Firstly before any mould cleaning takes place you should really try to stop future mould growth. To do that effectively you have to make the environment it lives in difficult for it to survive. Using a dehumidifier can help make the environment less friendly for mould to grow in.
The most common places for problem black mould is in the bathroom, in or around windows and in cupboards, wardrobes or behind beds.
Because of the high humidity level bathrooms support the growth of mould at varying levels. The ceiling of your bathroom, because of high levels of condensation is a breeding ground for black mould. Often you will find mould growth in the porous grout in between tiles.
Condensation and moisture is attracted to the window and window frame because it’s the coldest part of the room. Over time it feeds the growth of black mould. Wiping down windows and windowsills when condensation occurs can help reduce the build up of mould spores.
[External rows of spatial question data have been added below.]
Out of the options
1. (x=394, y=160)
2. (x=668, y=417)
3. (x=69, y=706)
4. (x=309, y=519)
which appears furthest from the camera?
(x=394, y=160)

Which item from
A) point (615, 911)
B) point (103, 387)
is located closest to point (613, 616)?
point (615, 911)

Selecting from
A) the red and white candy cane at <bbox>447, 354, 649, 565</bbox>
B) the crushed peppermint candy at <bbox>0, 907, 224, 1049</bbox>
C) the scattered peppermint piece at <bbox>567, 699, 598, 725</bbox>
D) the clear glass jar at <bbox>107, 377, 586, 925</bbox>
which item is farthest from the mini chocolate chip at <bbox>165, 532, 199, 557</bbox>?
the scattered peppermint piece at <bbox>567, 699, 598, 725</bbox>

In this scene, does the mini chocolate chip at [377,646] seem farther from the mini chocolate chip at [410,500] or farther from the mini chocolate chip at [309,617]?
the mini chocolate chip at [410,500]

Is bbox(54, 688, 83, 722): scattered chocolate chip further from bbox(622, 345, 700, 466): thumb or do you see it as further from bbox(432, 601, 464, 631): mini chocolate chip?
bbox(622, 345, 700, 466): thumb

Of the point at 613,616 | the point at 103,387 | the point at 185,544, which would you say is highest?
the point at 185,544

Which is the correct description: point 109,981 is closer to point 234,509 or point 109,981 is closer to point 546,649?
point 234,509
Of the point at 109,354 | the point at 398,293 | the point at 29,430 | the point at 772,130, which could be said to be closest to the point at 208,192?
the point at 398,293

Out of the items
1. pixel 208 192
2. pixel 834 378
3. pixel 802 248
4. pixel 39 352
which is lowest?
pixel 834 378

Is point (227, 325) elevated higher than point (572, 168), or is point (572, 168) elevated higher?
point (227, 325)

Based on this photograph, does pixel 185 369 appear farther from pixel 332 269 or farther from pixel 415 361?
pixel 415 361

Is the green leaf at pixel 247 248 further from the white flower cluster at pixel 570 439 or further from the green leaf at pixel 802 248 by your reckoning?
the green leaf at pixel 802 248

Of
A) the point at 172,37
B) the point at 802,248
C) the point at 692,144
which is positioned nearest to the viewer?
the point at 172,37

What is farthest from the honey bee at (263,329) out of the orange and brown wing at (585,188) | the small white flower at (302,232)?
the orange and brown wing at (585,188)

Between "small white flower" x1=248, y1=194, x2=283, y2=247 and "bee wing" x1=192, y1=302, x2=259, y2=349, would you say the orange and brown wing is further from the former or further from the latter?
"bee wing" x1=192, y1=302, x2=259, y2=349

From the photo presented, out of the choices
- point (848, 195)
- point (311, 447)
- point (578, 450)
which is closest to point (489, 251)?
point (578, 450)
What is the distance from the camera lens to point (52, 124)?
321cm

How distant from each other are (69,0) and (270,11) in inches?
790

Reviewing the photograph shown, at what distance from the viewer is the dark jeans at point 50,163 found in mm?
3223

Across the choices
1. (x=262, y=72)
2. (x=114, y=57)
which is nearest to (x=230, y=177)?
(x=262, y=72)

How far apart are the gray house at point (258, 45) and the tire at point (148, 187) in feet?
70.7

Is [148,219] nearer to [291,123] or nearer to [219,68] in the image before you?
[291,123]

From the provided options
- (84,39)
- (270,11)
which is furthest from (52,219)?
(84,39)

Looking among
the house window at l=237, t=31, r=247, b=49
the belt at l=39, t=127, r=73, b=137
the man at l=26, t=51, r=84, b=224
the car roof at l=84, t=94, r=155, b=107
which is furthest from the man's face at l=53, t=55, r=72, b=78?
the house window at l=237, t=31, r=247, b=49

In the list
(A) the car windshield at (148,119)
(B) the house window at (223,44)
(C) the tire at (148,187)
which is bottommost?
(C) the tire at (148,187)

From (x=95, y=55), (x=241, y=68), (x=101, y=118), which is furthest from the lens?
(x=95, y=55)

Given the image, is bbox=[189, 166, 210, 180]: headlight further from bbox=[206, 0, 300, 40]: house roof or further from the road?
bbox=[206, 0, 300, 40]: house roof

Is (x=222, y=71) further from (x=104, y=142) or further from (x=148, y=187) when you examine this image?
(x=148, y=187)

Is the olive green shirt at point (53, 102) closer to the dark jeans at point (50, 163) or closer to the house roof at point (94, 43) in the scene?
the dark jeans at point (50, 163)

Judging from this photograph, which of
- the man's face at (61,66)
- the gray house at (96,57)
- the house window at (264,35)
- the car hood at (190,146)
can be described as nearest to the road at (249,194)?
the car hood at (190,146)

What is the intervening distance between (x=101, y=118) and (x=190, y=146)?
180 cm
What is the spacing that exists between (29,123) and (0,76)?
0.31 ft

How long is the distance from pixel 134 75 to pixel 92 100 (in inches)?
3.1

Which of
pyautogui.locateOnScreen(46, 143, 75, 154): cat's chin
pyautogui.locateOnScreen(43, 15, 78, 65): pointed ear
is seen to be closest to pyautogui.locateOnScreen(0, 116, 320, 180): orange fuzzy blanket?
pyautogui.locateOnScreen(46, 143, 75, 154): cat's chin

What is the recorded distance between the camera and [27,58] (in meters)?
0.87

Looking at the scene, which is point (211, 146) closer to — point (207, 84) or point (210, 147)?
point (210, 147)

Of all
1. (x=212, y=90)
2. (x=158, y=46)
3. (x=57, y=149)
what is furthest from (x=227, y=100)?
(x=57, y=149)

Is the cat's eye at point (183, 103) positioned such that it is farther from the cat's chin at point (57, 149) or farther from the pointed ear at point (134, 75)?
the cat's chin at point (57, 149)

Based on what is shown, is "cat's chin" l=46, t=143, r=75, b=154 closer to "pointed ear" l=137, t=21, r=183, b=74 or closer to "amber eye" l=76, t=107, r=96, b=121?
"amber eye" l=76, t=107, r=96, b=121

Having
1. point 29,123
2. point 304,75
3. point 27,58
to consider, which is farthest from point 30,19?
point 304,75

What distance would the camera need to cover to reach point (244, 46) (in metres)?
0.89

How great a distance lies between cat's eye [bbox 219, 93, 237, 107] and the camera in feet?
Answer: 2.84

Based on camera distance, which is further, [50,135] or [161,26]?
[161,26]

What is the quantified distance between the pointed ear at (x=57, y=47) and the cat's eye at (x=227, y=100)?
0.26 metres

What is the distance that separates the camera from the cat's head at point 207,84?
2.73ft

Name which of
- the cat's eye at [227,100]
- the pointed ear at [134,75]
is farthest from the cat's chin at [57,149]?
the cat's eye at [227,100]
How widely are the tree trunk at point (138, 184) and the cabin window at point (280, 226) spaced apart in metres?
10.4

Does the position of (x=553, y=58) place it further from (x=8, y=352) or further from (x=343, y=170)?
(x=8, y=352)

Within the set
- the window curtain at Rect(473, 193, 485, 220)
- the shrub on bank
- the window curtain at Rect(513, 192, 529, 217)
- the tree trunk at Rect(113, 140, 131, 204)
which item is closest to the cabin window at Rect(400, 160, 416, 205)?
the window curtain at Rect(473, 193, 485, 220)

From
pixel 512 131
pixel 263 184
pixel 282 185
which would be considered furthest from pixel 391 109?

Cupboards, wardrobes and behind beds:
Enclosed areas with little ventilation are a perfect hiding place for the growth of black mould. Opening or ventilating enclosed areas can help reduce the condensation and protect against mould growth.
Cleaning black mould can be a daily struggle. Using 1 part bleach with 4 parts water can kill off the mould. But be very careful as using bleach on a painted service can damage the paint. The grout of your bathroom tile can be a bit more difficult to clean, so soaking the grout with bleach for a few minutes before cleaning off can help. Having said that never scrape dry mould as this can release spores, and care should be taken not to breathe any mould dust or spores, especially if you are prone to respiratory problems and that includes fumes from cleaning agents also.
If you are experiencing an overgrowth of mould in any of the above areas, it may be time to seek professional help, as overexposure to mould spores or cleaning solutions can be harmful for those with respiratory issues.